I made some pictures, and wanted to post them somewhere, but then it occurred to me that I'm not part of any forums anymore with an art section. So, I wandered back over here to inflict them on you folks. :P

The setup, in a nutshell: I'm running a homebrew superhero RPG at my local store with a small group of my friends. The store is having an event called "RPG Day", where they invite DMs to run an open game for people to drop into, to give players a taste of different game systems and DMing styles. I've volunteered to run my system, "Capes and Tights", for this event.

When I run my games, I make custom art for all the characters. The RPG Day session is no exception-- I'm doing art for every single character who'll show up in the story, the current tally of which is at 24. Ordinarily this wouldn't be a huge deal, but I only had four days in my schedule to get it all done. Soooo... I prioritized the art into "essential" and "nice-to-have", and started working. I budgeted 60-90 minutes for a random goon, and 120-150 for heroes and main villains. I wasn't going for display-quality art at all, as this is all getting printed out into 2"-tall standees; any super detailing will be quite invisible.

Here's what I came up with after my first blitz. I'll run through the bare bones of the story as I go so the various characters make sense... sorry if the writing's terrible, I'm trying to burn through this quickly so I can get to bed. :D


These are the heroes for the session I'm running. From left to right:

  • Pillar: Turns his body to salt.
  • Rampant: Martial arts fighter, drains life energy from foes.
  • Terramite: Body transforms into magma, with a hard rock shell.
  • Athena: Tech girl. Not pictured: her robot owl, Glaukopis.
  • Vector: Telekinetic.
  • Ember: 13-year-old kid kidnapped by a supervillain and experimented on. Her body was destroyed, and she became an energy being.

▶ [Stored data]:
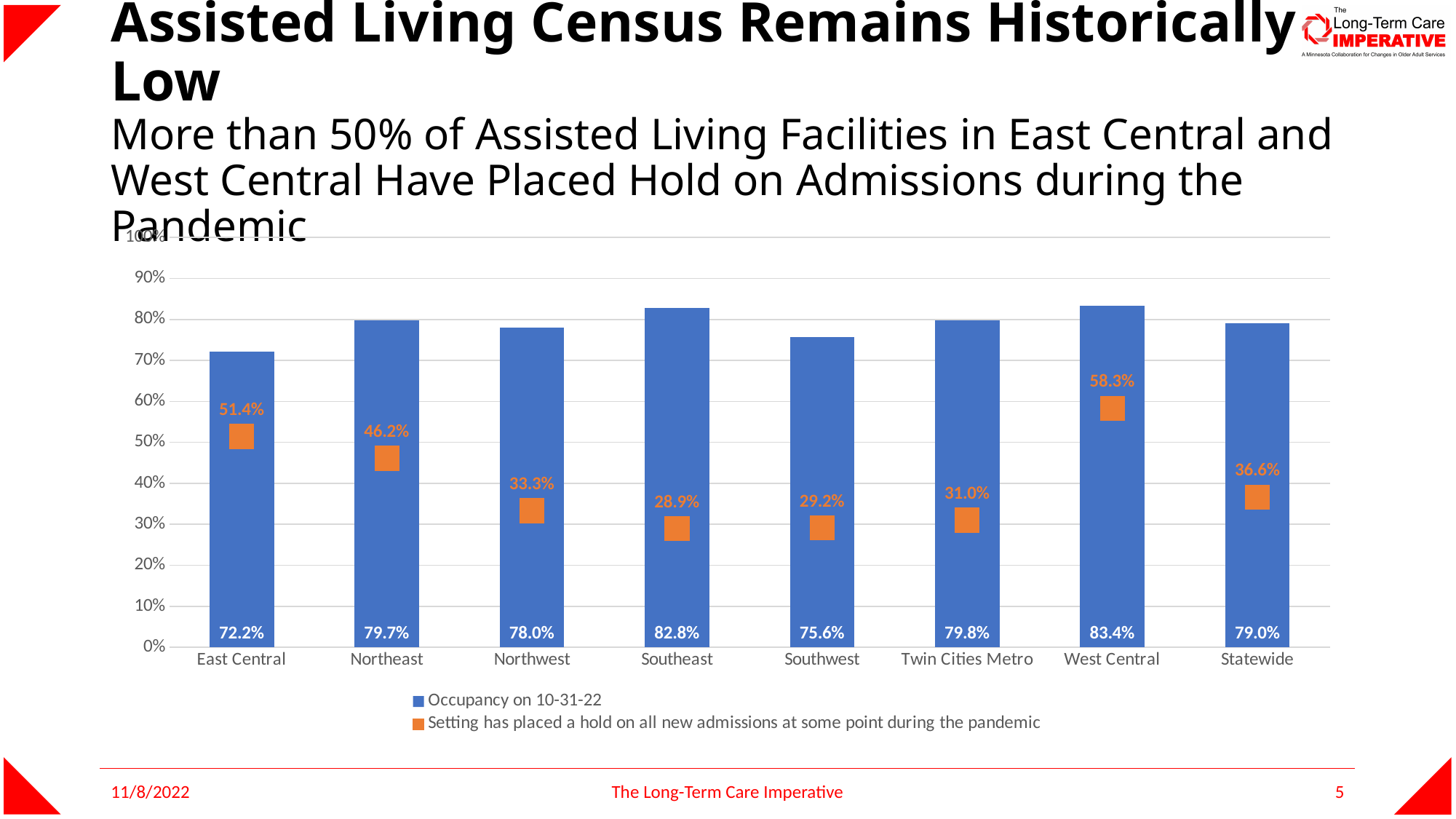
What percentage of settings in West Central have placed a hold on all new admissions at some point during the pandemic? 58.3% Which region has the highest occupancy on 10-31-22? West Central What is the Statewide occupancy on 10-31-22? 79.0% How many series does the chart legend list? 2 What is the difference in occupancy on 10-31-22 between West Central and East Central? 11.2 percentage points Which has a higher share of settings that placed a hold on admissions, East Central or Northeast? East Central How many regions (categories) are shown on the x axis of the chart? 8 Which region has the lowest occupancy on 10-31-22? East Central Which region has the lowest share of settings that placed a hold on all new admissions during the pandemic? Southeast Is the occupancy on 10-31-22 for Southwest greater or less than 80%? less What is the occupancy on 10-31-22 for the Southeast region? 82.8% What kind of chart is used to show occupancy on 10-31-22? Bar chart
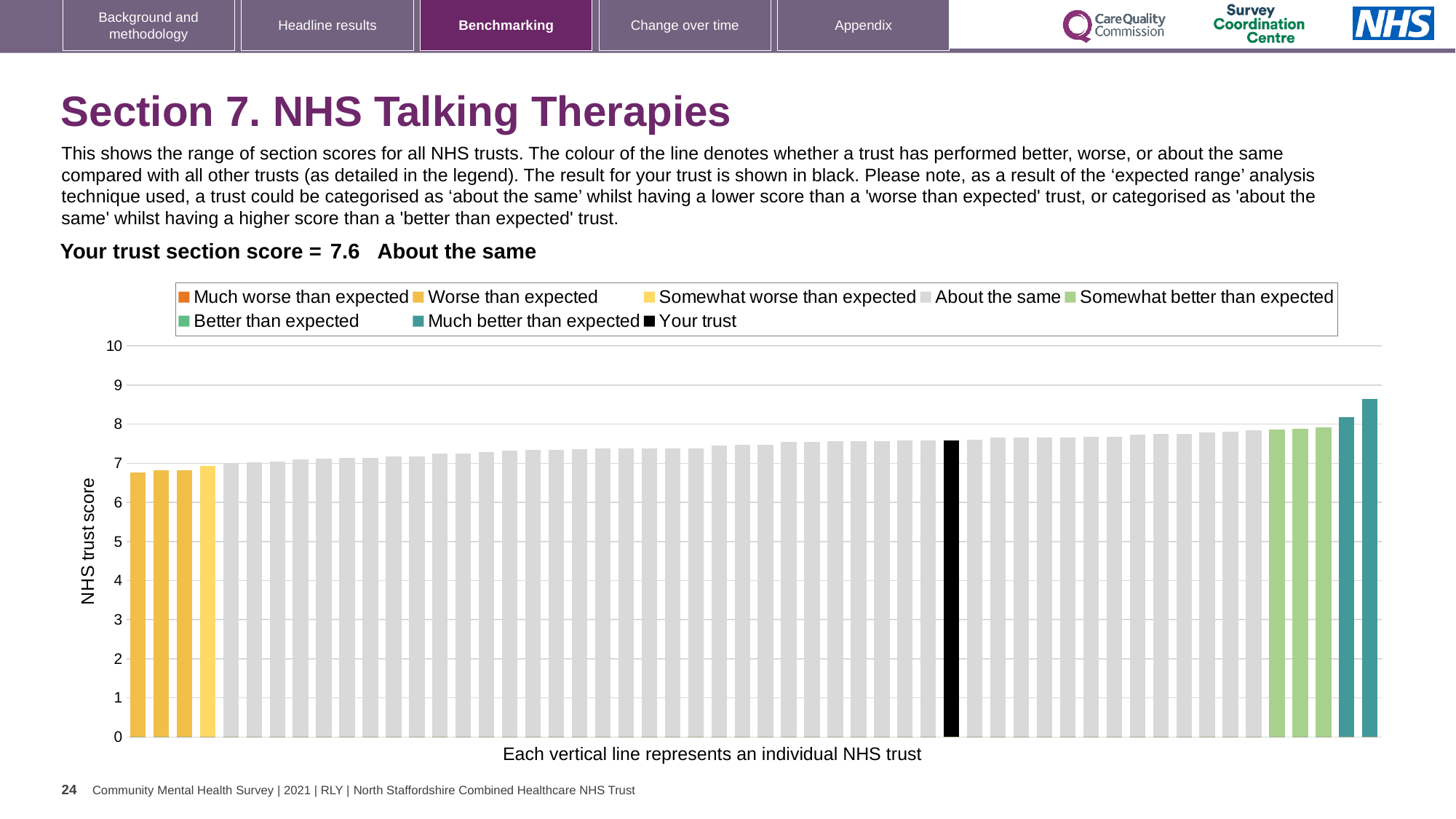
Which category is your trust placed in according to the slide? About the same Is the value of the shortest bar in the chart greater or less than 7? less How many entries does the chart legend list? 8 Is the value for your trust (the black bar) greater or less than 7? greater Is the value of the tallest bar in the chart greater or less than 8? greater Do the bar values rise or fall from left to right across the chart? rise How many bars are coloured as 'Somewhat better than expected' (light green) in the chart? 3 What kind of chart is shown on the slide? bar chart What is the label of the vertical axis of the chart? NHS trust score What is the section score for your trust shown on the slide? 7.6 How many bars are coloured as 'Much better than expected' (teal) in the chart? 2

▶ [Parts of the exercise]:
A – Write out the part of the superhero RPG post from "Here's what I" to "hard rock shell.", word for word.
B – Continue the superhero RPG post, starting right after its last line.

▶ [Results in order]:
A –
Here's what I came up with after my first blitz. I'll run through the bare bones of the story as I go so the various characters make sense... sorry if the writing's terrible, I'm trying to burn through this quickly so I can get to bed. :D


These are the heroes for the session I'm running. From left to right:

  • Pillar: Turns his body to salt.
  • Rampant: Martial arts fighter, drains life energy from foes.
  • Terramite: Body transforms into magma, with a hard rock shell.

B –
These guys are a gang called Ascension. They're the first baddies the heroes encounter, as the heroes have been trying to find out for months who Ascension are shipping a particular drug to to get it out of the city. They modify their bodies with circuitry that lets them take that drug, called Aloft, which temporarily grants superpowers (without the tech, you still get the powers, but it kills you in about ten minutes). Higher ranking guys get more of the tech (which they make look like tribal marks).

I did a really blatant head swap here because I needed different elemental guys for the fight I have planned. Ordinarily I'd have done a full new figure for each, but time was a-wastin'!


Pursuing Ascension leads them to a group of assassins. On the left is Ananke, the world's deadliest assassin. She can teleport nearly unlimited distances, though her aim sucks at distance unless she has a teleport beacon to home in on. That's where her goons, the Moiraie, come in. They use a technological version of her teleportation (much more limited than her natural power) to infiltrate and "summon" their boss, who likes to handle the finishing stroke for all contracts personally.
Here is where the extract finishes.